Ciekawe jak czują się najważniejsze (przynajmniej pod względem formalnym) osoby w państwie zaglądając na serwis Youtube.
Dziś coraz więcej dzieje się w wirtualnym świecie. Coraz większa liczba osób ma dostęp do internetu, a co za tym idzie coraz większa populacja może tam wyrazić swoją opinię. Postanowiłem sprawdzić jak opisuje rządzących serwis Youtube ( a właściwie jego użytkownicy).
W tym celu po prostu wpisałem w wyszukiwarce imię i nazwisko wybranej osoby i sprawdziłem wyniki jakie ukazały się na pierwszej stronie. Oto rezultat.
I. Na pierwszy ogień poszedł nasz kochany przywódca, premier Donald Tusk. Wystarczyło wpisać słowo Donald, zeby Youtube zaproponował następujęce frazy: Donald Tusk, Donald Duck, Donald Marzy, Donald Matole. Po wpisaniu słowa Tusk propozycje byłe bardziej konkretne: Donald Tusk zapier…la, Donald Tusk acta, D.T u Kuby Wojewódzkiego, czy D.T. parodia. Wyniki pierwszej strony były ciekawsze:
1. Nigel Farage vs Donald Tusk – parę słów prawdy
2. Konfrontacja DonAlda Tuska z kibicami Jagiellonii Białystok 1_2
3. Protest przeciwko polityce Donalda Tuska
4. Premier Donald Tusk przed sądem
5. Donald Tusk u Kuby Wojewódzkiego
6. Donald Tusk Zdrajca!
Niezbyt pozytywne wyniki. Tym bardziej, że żaden z w/w filmików nie odnosi się pozytywnie do Premiera (może oprócz wizyty u Wojewódzkiego).
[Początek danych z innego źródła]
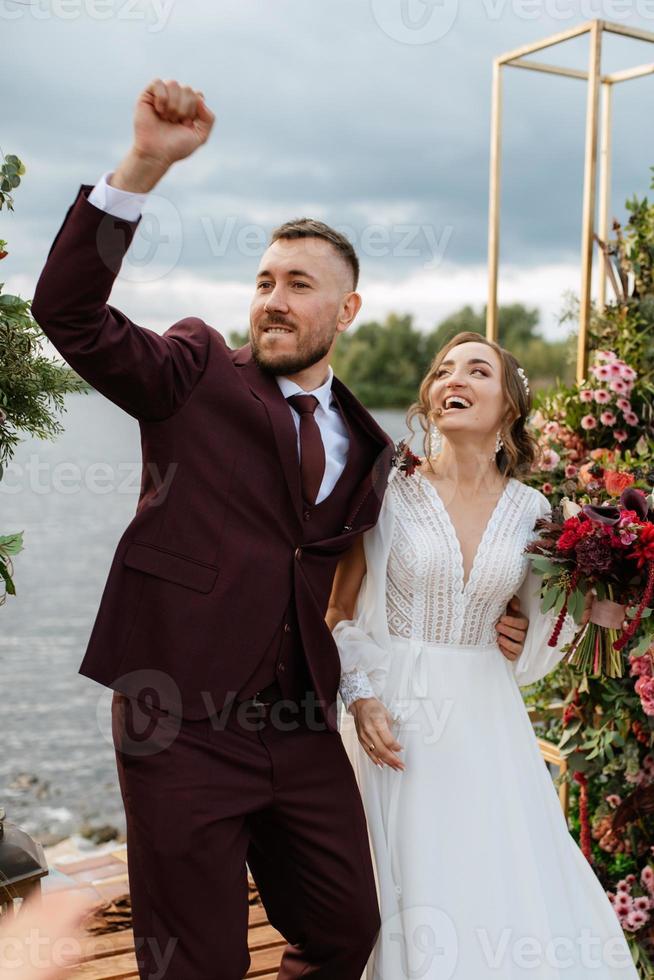 wedding ceremony of the newlyweds on the pier photo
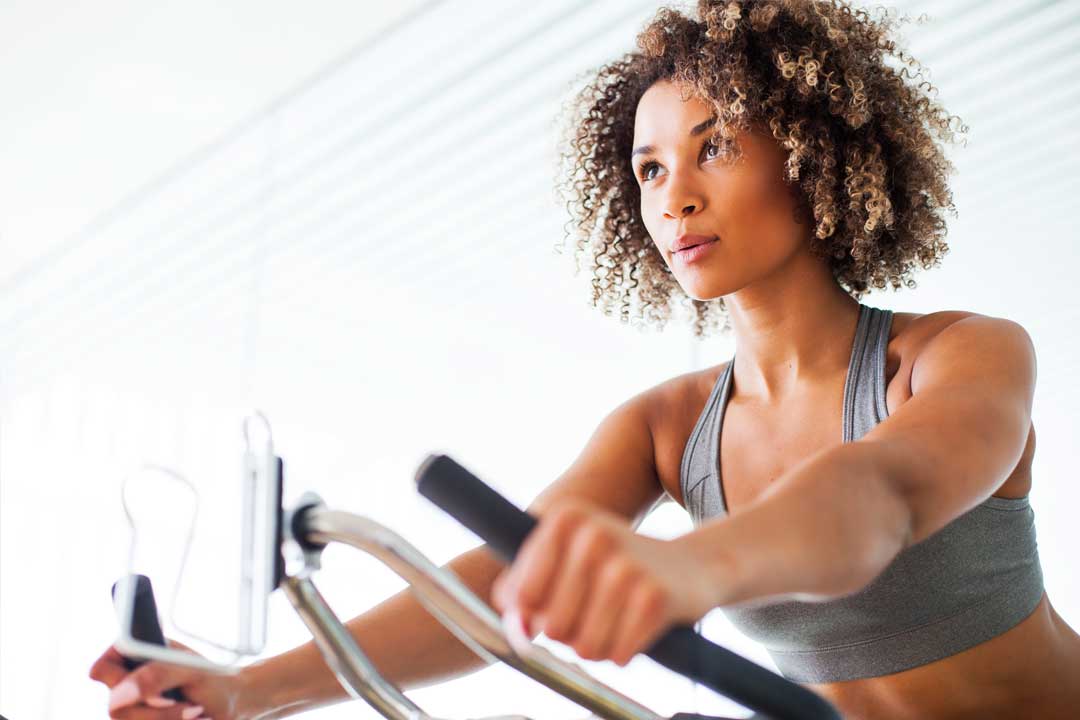 Woman on a spin bike in a fitness center
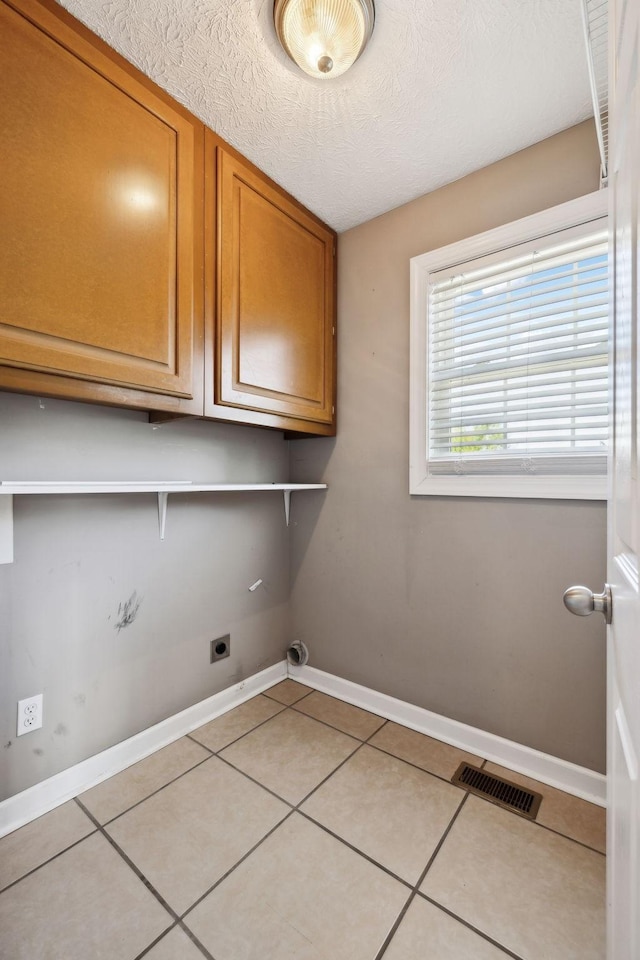 clothes washing area featuring electric dryer hookup, cabinet space, baseboards, visible vents, and light tile patterned flooring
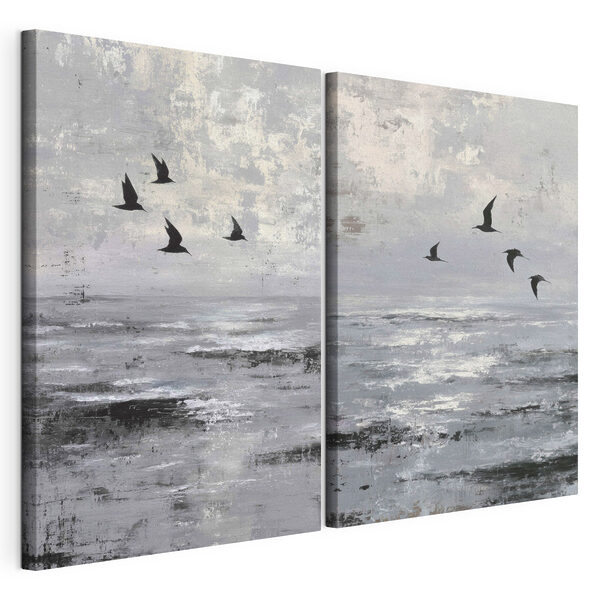 Modulaire canvasprint Een groep vogels die over het water vliegt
II. Drugą osobą jest Pani Marszałek Ewa Kopacz. Tutaj bardzo często pada słowo kłamstwo. Youtube proponuje frazę: Ewa Kopacz kłamie. A jak wygląda pierwsze 6 wyników?
1. Ewa Kopacz – kłamstwa smoleńskie
2. Ewa Kopacz (2012) o pracy patomorfologow
3. Ewa Kopacz wybrana na marszałka Sejmu
4. Pytania do Marszałek Ewy Kopacz
5.Minister Ewa Kopacz i zmienione stenogramy (+napisy)
6..Ewa Kopacz: Jak Ewoluowały Kłamstwa Smoleńskie Pani Marszałek
W wypadku Pani Marszałek wyniki także nie prezentują ją w najlepszym świetle. Już pierwszy wyszukany filmik przedstawia jej negatywny obraz.
Nie trudno odpowiedzieć na pytanie zawarte we wstępie. Jednak, z drugiej strony wątpię w to, że nasi rządzący interesują się krytyką płynącą z ostatniego bastionu wolności jakim jest Internet.